SOURCE MATERIAL>
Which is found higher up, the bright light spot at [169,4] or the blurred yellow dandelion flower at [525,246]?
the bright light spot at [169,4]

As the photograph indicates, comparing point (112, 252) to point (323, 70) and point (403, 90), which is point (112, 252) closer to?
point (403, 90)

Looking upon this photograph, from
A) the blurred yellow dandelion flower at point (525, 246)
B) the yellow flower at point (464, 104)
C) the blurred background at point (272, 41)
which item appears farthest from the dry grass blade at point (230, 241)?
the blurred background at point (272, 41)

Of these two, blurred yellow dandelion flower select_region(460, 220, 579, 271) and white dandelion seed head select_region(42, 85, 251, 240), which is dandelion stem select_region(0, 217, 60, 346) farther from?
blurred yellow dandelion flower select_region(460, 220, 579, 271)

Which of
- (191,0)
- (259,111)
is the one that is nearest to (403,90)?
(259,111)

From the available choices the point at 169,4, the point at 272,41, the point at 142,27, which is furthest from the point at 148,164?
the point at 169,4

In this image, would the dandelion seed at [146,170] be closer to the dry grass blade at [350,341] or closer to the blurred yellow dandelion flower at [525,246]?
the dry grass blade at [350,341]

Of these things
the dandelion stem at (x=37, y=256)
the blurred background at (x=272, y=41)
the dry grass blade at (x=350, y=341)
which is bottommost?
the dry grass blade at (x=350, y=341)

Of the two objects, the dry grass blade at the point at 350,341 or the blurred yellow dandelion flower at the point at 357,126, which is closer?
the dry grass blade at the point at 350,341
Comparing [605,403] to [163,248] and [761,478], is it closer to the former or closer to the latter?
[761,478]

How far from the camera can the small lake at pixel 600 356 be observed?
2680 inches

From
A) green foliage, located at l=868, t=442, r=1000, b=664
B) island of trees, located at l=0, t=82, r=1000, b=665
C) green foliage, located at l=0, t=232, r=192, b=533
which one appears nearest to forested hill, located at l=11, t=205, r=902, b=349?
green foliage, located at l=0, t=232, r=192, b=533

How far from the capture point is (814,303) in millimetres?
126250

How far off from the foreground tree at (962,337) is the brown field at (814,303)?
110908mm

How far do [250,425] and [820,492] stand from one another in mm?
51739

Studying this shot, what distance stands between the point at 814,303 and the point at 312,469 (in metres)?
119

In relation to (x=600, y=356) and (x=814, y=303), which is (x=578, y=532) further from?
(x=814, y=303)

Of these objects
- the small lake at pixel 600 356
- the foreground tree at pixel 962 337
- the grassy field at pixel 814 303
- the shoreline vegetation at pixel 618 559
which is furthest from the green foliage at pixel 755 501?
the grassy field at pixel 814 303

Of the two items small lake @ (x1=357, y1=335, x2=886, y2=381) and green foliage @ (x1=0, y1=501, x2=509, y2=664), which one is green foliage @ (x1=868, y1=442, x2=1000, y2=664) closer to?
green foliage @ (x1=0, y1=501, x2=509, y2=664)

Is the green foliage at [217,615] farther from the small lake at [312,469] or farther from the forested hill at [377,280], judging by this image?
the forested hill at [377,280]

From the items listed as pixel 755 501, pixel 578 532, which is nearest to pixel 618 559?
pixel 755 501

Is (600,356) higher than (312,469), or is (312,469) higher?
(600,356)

EXERCISE DIRECTIONS>
Print, verbatim, the lines beginning with the one that contains "Is the green" and continuing through the last line of the items.

FINAL RESULT>
Is the green foliage at [217,615] farther from the small lake at [312,469] or farther from the forested hill at [377,280], judging by this image?
the forested hill at [377,280]

From the items listed as pixel 755 501, pixel 578 532, which is nearest to pixel 618 559?
pixel 755 501

Is (600,356) higher than (312,469), or is (312,469) higher?
(600,356)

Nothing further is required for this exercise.